Segment Start: Document text

Heucheras play well with many different plants. Shade tolerant varieties can be planted with hostas, bleeding hearts, hydrangeas, astilbes, tiarellas, heucherellas, and ferns. Sun tolerant heucheras would look beautiful planted with irises, campanulas, daylilies, columbine, and phlox. With so many colors available, the combinations are nearly limitless!

Segment End: Document text
Segment Start: Data for review

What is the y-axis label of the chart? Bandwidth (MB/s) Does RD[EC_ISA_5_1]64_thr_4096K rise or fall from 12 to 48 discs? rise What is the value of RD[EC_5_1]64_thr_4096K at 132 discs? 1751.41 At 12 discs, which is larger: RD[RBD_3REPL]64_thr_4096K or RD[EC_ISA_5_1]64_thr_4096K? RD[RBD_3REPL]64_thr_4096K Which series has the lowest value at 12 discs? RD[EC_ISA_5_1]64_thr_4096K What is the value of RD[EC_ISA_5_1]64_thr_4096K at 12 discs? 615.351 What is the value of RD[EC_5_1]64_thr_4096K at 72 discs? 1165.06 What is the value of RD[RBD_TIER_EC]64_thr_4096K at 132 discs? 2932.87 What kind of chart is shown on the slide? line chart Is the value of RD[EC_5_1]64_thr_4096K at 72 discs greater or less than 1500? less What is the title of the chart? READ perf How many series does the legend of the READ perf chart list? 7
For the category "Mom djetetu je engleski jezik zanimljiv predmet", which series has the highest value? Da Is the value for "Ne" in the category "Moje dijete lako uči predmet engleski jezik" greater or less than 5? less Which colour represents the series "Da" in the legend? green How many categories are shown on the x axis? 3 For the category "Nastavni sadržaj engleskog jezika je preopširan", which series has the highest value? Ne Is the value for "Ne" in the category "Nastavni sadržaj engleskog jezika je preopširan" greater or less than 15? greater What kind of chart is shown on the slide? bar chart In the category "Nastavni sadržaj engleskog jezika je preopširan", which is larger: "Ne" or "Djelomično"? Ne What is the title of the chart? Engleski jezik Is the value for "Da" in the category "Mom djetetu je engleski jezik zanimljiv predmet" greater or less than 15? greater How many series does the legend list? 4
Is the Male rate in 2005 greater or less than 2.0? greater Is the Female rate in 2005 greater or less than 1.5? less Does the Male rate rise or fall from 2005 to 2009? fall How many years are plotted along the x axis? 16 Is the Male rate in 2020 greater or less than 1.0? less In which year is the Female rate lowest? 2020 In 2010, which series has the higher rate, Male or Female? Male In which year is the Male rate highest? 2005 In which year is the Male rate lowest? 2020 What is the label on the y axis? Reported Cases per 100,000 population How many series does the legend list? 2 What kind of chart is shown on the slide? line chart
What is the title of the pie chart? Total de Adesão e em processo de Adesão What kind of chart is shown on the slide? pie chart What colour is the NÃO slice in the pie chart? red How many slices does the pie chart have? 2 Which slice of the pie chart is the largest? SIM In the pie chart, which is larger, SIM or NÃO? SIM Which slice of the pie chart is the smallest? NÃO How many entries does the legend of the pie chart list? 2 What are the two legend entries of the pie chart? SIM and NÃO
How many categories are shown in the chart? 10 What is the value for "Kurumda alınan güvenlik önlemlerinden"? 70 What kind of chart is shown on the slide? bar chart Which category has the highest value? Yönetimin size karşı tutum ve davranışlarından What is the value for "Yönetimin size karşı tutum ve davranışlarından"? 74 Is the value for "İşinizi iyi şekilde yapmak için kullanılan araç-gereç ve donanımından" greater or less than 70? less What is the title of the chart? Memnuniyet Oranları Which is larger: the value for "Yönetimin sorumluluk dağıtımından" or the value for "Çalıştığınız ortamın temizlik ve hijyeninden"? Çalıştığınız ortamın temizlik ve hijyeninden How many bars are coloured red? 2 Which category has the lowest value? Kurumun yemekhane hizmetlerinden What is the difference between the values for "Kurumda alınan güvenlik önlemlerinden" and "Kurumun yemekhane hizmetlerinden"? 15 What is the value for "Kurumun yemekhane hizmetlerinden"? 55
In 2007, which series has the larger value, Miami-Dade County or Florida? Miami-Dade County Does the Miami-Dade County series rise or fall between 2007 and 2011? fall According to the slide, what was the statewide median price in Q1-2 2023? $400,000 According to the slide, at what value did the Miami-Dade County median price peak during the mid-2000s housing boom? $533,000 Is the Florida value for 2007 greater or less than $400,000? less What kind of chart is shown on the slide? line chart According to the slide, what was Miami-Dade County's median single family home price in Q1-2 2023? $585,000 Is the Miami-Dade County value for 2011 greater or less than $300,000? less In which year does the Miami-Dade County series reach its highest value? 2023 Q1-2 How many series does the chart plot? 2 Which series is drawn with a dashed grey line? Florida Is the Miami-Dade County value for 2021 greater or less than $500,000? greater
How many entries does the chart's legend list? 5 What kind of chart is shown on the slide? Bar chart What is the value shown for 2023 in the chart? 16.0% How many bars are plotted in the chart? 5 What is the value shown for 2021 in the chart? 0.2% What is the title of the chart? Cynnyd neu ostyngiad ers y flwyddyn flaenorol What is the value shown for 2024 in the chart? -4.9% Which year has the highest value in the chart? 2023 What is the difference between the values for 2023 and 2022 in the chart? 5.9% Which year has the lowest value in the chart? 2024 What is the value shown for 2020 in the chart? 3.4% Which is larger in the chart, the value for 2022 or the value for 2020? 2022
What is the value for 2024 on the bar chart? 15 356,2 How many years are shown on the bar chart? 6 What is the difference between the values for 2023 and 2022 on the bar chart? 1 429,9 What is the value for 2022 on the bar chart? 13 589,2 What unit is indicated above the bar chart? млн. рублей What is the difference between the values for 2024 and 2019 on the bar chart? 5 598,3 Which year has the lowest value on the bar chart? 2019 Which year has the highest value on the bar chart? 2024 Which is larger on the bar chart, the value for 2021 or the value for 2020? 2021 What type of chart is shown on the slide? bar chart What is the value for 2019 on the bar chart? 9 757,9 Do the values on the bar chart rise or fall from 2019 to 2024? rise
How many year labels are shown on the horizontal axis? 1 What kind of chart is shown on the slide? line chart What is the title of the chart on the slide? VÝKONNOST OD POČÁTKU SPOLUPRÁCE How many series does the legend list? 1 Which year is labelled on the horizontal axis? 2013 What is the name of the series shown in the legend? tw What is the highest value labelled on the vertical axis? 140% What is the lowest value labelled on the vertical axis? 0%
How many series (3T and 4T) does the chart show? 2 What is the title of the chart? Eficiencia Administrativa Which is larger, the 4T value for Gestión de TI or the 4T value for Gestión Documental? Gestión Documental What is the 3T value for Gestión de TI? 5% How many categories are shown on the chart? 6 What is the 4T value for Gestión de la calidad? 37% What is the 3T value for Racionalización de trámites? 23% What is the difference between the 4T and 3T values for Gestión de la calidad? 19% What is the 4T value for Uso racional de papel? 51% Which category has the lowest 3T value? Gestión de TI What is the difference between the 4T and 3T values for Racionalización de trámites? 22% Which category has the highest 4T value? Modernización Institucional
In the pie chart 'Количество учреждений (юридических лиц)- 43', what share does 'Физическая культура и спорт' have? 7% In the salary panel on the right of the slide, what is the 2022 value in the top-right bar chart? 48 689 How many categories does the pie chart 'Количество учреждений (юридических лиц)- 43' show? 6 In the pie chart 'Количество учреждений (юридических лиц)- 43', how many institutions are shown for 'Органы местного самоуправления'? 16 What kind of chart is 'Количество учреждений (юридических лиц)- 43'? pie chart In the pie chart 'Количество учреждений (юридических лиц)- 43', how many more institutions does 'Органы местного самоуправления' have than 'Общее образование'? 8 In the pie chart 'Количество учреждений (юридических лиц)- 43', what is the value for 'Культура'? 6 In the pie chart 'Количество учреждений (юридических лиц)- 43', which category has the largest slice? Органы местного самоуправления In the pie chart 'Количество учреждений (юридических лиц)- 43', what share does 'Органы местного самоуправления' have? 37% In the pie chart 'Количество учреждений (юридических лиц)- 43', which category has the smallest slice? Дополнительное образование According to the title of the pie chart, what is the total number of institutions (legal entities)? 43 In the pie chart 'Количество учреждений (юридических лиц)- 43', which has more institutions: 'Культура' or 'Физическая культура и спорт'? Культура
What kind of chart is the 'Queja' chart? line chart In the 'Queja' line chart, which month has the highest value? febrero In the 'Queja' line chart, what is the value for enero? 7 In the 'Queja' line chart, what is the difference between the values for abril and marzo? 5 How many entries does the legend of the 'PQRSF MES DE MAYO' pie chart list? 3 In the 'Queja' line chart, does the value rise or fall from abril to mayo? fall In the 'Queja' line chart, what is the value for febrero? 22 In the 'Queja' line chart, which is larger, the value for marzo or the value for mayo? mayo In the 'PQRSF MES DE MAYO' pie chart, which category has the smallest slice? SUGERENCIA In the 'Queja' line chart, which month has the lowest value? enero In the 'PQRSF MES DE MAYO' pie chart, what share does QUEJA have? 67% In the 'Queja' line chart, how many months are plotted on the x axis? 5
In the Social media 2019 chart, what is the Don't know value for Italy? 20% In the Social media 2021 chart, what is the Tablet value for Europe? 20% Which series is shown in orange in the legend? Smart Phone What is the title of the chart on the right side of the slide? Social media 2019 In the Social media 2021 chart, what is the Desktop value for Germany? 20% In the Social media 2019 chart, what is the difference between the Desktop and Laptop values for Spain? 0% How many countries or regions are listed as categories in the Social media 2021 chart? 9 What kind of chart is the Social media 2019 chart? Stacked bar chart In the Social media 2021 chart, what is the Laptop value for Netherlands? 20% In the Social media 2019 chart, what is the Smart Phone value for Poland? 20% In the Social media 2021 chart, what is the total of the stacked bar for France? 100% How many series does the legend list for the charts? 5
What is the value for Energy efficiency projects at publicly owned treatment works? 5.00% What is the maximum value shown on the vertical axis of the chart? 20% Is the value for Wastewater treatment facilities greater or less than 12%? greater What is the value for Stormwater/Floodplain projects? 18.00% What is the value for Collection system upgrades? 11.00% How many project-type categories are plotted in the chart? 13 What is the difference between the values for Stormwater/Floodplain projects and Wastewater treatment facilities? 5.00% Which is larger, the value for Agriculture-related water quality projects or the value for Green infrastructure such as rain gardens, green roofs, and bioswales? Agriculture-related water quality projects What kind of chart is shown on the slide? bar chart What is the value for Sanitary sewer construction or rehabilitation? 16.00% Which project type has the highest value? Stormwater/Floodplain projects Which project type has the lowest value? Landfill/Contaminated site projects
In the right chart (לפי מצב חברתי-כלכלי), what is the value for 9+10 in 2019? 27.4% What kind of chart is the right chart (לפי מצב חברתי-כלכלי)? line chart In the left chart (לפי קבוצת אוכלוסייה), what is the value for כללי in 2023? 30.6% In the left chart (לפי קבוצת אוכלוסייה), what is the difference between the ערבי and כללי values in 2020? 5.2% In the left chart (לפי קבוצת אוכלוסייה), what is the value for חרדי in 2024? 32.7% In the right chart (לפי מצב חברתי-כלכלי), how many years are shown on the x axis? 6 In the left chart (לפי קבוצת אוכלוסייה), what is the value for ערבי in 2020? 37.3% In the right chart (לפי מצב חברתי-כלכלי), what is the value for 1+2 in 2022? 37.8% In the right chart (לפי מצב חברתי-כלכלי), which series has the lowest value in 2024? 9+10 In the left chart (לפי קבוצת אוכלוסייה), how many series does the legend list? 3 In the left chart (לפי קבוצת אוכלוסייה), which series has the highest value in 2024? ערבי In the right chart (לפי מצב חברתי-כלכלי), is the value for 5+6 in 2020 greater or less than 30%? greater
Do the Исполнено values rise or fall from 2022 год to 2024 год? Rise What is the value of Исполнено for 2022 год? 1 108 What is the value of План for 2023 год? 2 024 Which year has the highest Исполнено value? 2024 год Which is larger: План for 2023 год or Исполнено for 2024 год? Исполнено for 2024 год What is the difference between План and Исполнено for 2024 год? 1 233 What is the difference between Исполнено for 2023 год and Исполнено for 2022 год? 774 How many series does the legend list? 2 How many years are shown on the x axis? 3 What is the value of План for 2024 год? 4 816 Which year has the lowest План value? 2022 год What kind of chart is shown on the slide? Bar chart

Segment End: Data for review

Task to carry out:
Copy the passage on heuchera plant pairings verbatim, starting at "Heucheras play well" and ending at "are nearly limitless!". The data isn't needed here.

Solved exercise:
Heucheras play well with many different plants. Shade tolerant varieties can be planted with hostas, bleeding hearts, hydrangeas, astilbes, tiarellas, heucherellas, and ferns. Sun tolerant heucheras would look beautiful planted with irises, campanulas, daylilies, columbine, and phlox. With so many colors available, the combinations are nearly limitless!